▶ **What you should do**:
Find the string "site" in the records. Copy every line it appears in.

▶ **Data**:
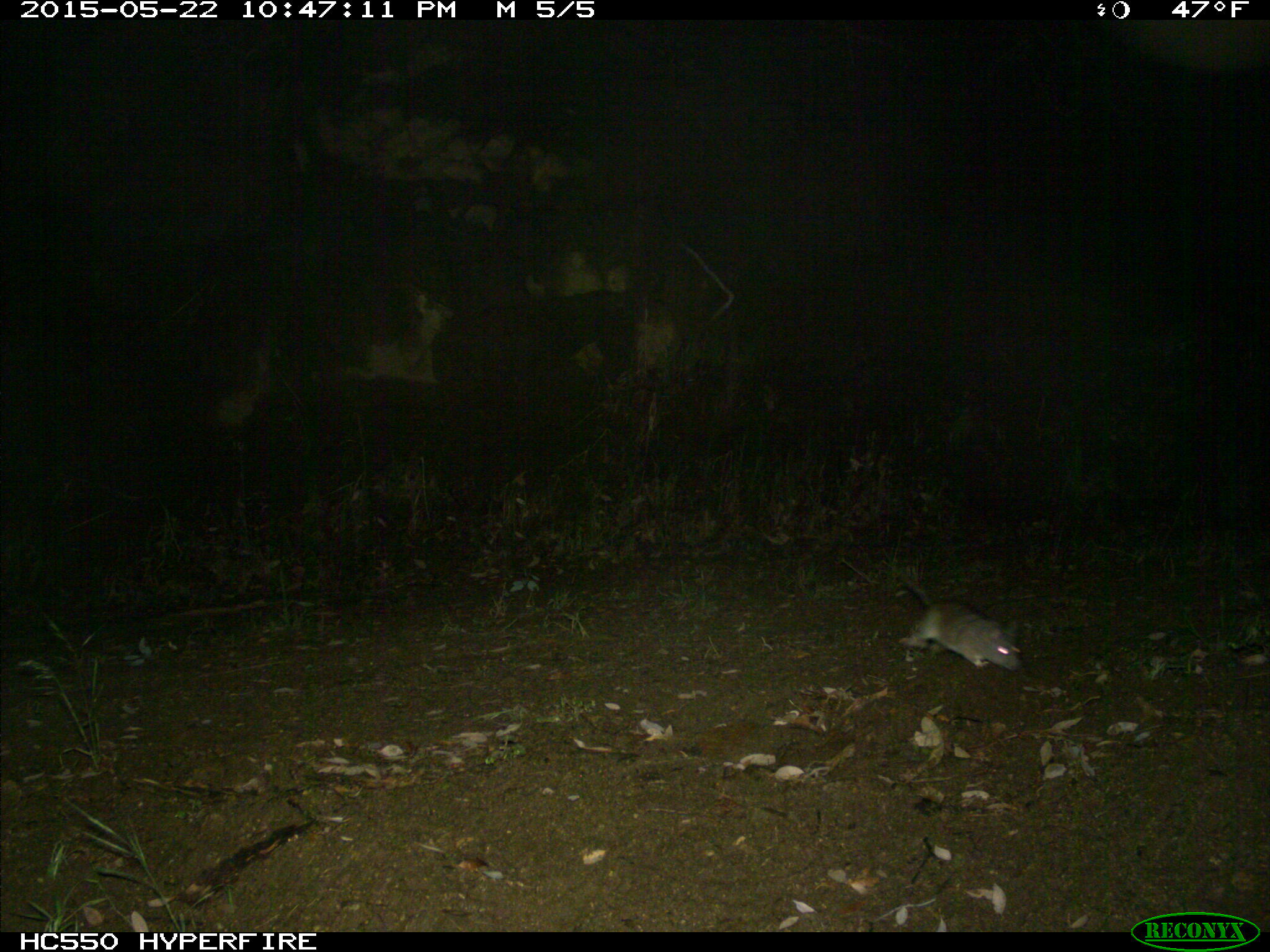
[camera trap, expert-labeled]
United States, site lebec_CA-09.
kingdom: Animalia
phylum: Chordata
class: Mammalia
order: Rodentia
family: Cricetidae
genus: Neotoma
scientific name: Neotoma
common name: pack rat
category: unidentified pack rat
==
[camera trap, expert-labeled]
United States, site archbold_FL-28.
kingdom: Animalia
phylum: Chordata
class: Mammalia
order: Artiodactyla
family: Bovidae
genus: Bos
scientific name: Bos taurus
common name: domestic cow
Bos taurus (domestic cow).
--
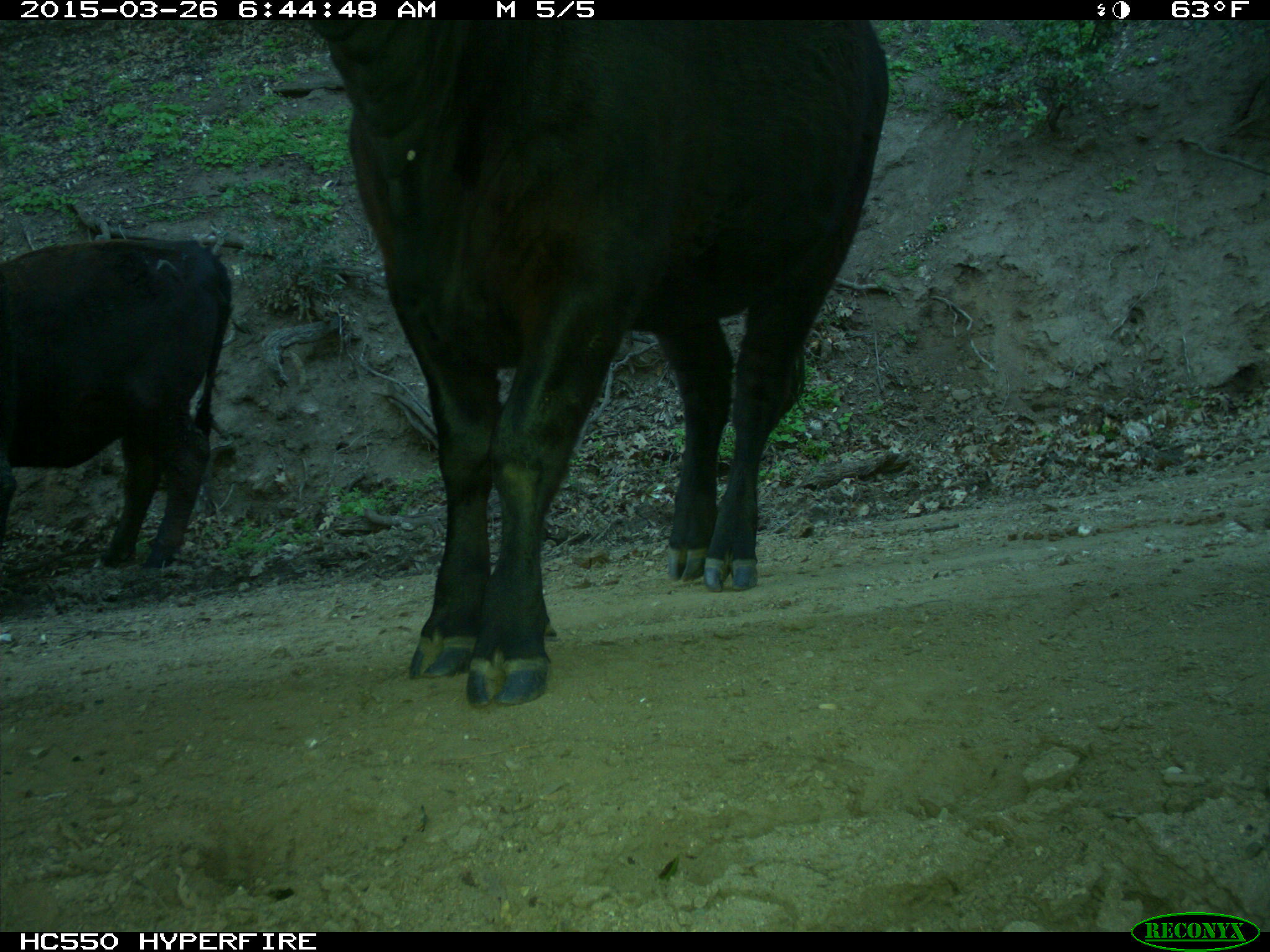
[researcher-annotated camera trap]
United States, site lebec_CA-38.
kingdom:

▶ **Worked solution**:
United States, site lebec_CA-09.
United States, site archbold_FL-28.
United States, site lebec_CA-38.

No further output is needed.